By Jeff Cronin
CEG ASSOCIATE EDITOR
Michael Covington’s really hoping the math works out properly.
If South Carolina Gov. Mark Sanford’s plan to temporarily eliminate the state motor fuel tax is approved, Covington, director of administration of the South Carolina Department of Transportation (SCDOT), said the department’s funding levels should remain consistent.
The governor wants to drop the 16.75 cents-per-gallon for three months in an effort he said will ease the strain of paying for gas for the state’s drivers. The price of a gallon of gas hovered near the $3 mark in mid-May.
The issue with that is that SCDOT receives 84 percent of its revenue from that tax – approximately $40 million a month.
Covington said the proposal would transfer money from the state’s general fund to SCDOT to “break even.”
But if the plan is flawed in any way and the numbers come up short, “it will have a devastating effect on our highway program,” he said.
However, the governor pledged the state’s growing economy will not allow for an impact on its roads.
Covington said SCDOT officials recognize they are the “stewards” of the construction and materials industry as a major provider of work in the state.
“We should manage our resources in a way to provide them with predictability and consistency and a continuation of their market,” he said. “Therefore, they shouldn’t have to deal with big swings in the amount of work we put out year to year.”
While Covington said he recognizes the department’s place in the construction industry, “we don’t control the purse strings.”
The plan to temporarily eliminate the gas tax comes at a time in which SCDOT funding is already strained.
“What we really need is more money,” Covington said.
Berry Jenkins, Highway Division Director of the Carolinas AGC, said he doesn’t expect the move would make the DOT’s financial situation any worse.
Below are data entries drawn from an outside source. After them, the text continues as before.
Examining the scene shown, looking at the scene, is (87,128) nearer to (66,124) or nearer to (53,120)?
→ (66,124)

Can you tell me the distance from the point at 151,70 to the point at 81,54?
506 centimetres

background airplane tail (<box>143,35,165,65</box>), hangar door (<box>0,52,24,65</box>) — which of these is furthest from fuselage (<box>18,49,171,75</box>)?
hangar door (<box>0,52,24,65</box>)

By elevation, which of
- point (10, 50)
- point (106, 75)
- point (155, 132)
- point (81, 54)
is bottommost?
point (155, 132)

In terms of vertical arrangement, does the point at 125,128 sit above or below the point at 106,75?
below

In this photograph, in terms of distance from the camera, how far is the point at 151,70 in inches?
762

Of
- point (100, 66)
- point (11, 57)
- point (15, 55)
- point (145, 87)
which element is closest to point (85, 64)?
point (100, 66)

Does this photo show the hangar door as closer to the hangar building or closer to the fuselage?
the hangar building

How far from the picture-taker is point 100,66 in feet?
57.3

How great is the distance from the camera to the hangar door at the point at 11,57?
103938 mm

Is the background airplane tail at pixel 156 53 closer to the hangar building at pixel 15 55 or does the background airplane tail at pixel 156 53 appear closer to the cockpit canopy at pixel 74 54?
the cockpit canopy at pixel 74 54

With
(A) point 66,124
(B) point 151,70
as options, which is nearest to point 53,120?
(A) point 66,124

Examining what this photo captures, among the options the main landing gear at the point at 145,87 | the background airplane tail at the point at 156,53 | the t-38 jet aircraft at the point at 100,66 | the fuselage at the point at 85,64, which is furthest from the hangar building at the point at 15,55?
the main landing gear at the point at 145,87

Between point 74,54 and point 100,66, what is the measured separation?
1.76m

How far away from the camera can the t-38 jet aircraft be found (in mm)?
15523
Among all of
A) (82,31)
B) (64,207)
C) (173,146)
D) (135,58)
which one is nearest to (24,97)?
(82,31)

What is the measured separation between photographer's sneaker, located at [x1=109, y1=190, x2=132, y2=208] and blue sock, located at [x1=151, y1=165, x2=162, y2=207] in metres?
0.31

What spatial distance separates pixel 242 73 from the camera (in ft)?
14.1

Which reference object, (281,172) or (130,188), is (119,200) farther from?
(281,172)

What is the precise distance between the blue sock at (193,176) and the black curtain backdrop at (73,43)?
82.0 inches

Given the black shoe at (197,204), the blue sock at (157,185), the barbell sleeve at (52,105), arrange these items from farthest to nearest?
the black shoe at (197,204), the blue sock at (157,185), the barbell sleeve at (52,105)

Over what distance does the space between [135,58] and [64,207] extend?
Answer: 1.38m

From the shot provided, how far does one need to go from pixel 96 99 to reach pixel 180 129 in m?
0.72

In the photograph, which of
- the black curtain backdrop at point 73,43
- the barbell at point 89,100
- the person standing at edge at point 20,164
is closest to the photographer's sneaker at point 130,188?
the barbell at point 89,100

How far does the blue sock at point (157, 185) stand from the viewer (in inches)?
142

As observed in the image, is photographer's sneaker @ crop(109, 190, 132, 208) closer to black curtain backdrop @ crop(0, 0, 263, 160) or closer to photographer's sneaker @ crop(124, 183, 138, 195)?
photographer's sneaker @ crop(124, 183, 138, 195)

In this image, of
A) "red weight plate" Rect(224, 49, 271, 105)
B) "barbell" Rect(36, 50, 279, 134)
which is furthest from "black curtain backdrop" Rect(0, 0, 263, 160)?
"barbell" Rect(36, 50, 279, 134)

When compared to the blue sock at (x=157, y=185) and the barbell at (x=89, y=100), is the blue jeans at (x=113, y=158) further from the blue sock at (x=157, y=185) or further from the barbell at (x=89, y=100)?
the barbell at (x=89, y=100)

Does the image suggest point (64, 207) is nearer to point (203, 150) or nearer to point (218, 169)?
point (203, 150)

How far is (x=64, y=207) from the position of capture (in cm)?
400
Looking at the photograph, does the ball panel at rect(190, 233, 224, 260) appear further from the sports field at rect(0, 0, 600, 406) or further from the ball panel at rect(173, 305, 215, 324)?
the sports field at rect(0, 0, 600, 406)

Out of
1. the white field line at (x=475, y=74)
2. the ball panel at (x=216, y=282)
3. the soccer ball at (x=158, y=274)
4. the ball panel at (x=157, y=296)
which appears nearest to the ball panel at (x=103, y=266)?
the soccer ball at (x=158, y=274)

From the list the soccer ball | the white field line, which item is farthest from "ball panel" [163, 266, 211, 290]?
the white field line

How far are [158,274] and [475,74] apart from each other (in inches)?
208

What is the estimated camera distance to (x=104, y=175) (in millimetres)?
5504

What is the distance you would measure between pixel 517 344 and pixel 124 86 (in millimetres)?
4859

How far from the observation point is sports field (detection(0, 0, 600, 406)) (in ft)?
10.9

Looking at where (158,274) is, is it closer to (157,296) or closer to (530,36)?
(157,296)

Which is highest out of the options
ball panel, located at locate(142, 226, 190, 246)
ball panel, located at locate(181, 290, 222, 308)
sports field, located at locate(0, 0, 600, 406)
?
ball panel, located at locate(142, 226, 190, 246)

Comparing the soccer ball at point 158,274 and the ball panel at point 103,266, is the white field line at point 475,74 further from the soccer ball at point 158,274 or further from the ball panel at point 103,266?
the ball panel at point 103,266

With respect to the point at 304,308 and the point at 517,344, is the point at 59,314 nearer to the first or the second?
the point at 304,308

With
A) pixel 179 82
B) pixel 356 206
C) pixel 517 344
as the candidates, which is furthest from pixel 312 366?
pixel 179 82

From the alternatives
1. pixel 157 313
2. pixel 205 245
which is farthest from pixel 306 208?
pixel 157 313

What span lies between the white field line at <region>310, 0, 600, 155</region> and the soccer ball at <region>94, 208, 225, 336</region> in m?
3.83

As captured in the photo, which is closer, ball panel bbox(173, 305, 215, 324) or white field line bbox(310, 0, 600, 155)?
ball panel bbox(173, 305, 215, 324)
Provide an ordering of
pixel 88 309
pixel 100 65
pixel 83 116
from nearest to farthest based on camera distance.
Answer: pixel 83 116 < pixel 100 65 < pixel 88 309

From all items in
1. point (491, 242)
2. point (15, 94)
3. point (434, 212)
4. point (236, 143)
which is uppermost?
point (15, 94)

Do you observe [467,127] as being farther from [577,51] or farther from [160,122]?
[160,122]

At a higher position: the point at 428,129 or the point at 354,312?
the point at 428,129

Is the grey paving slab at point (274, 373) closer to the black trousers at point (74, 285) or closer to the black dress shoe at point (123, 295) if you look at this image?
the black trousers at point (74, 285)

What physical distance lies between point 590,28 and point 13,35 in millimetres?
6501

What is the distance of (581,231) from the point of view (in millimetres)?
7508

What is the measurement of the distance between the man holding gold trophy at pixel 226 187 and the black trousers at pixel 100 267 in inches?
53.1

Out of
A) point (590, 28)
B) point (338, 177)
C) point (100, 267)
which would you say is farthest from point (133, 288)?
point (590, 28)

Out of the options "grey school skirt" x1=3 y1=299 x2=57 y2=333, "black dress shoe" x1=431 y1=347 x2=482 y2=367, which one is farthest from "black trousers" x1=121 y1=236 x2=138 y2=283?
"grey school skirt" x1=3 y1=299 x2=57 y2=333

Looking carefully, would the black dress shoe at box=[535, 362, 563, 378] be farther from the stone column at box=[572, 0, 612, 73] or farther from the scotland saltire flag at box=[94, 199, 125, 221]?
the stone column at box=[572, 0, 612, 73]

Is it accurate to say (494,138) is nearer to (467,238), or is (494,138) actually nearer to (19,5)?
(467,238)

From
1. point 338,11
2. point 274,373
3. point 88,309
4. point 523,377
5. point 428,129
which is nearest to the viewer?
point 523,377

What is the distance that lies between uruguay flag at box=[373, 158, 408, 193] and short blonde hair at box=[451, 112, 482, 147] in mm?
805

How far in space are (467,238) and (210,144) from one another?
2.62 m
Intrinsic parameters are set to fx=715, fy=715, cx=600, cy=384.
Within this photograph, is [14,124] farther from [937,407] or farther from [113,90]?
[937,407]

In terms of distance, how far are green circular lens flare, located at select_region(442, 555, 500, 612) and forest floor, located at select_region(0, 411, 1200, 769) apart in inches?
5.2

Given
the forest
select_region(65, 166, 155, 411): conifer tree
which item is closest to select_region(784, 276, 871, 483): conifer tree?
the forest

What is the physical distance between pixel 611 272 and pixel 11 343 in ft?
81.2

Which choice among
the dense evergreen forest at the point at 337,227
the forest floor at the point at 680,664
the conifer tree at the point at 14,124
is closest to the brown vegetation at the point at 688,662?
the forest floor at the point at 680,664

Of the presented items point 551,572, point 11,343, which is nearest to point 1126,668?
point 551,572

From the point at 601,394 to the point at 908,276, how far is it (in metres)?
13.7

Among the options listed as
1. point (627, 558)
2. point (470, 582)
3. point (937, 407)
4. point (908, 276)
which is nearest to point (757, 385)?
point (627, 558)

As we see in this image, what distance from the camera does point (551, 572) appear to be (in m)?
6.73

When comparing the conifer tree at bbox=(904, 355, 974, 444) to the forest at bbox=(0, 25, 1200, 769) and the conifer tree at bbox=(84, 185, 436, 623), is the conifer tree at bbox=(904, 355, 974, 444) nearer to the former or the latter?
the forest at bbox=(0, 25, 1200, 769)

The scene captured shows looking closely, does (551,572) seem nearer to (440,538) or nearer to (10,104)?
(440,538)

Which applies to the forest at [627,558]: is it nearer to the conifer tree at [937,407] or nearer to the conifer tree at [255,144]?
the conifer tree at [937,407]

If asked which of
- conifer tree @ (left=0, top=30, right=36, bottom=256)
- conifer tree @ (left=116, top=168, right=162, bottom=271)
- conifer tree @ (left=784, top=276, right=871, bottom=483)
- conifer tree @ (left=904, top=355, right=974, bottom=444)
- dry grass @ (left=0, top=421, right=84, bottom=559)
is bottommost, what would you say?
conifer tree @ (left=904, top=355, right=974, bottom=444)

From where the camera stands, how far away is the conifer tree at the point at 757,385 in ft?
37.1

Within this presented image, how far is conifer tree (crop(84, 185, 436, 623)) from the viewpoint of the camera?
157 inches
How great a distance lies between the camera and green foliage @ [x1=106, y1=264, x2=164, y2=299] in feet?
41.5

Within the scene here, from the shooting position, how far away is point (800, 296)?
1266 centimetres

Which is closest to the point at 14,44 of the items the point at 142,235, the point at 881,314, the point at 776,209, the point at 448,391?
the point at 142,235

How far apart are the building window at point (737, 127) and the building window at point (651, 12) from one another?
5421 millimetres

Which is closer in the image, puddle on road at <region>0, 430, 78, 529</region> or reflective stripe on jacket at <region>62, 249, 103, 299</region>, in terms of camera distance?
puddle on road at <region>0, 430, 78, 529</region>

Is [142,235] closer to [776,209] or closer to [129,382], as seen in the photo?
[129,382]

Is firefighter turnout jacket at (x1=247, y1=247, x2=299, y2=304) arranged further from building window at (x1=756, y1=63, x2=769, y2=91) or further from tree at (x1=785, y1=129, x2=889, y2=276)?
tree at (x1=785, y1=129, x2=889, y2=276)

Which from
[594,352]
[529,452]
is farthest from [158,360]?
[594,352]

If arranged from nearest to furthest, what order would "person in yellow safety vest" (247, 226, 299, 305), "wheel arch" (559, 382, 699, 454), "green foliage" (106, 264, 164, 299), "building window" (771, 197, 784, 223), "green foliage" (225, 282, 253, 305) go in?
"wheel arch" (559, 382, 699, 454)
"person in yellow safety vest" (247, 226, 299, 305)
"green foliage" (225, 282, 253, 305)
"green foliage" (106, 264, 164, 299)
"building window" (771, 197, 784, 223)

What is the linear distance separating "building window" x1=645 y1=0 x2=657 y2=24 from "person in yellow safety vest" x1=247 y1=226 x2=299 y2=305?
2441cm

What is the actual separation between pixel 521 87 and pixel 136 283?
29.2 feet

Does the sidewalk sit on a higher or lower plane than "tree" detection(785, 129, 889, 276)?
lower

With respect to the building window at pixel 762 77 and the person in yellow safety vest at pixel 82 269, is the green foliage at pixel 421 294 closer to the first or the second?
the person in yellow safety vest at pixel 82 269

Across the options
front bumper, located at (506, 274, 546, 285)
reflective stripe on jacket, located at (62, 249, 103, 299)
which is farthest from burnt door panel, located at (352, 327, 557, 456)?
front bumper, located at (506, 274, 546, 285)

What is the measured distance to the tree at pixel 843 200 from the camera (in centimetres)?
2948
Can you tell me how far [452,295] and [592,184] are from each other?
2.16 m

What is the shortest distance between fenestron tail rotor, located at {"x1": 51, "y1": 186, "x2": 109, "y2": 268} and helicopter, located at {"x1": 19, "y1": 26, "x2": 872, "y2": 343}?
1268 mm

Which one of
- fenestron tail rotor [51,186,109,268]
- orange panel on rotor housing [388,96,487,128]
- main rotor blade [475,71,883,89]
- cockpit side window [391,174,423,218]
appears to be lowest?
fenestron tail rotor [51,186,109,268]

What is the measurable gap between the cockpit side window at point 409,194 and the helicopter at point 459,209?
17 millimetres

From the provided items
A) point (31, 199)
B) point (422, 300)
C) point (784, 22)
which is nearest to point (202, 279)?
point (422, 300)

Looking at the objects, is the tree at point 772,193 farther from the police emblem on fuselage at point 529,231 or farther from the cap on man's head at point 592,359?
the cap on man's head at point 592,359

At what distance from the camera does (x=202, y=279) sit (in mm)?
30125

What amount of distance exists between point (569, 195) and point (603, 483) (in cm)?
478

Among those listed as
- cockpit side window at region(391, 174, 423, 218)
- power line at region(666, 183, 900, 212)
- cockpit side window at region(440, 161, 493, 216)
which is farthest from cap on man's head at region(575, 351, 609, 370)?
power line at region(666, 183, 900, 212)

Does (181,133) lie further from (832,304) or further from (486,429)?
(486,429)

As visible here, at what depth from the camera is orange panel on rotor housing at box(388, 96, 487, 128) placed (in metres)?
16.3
Already, he said, highway contractors are getting ready to lay off workers as soon as their contracts are completed and are delaying any investment in new equipment.
Jenkins said the DOT is already planning to delay projects by four to six months and “unfortunately, a lot of the projects deal with safety and congestion.”
The proposal is included in Sanford’s overall budget, which goes into effect July 1. The state legislature is scheduled to adjourn for the summer June 1.
South Carolina lawmakers aren’t alone in the Southeast when dealing with this issue. In Georgia, Democrats are pushing Gov. Sonny Perdue to suspend the gas tax like he did in the wake of Hurricane Katrina. And in North Carolina, Gov. Mike Easley has said he will include a gas tax cap in his budget proposal.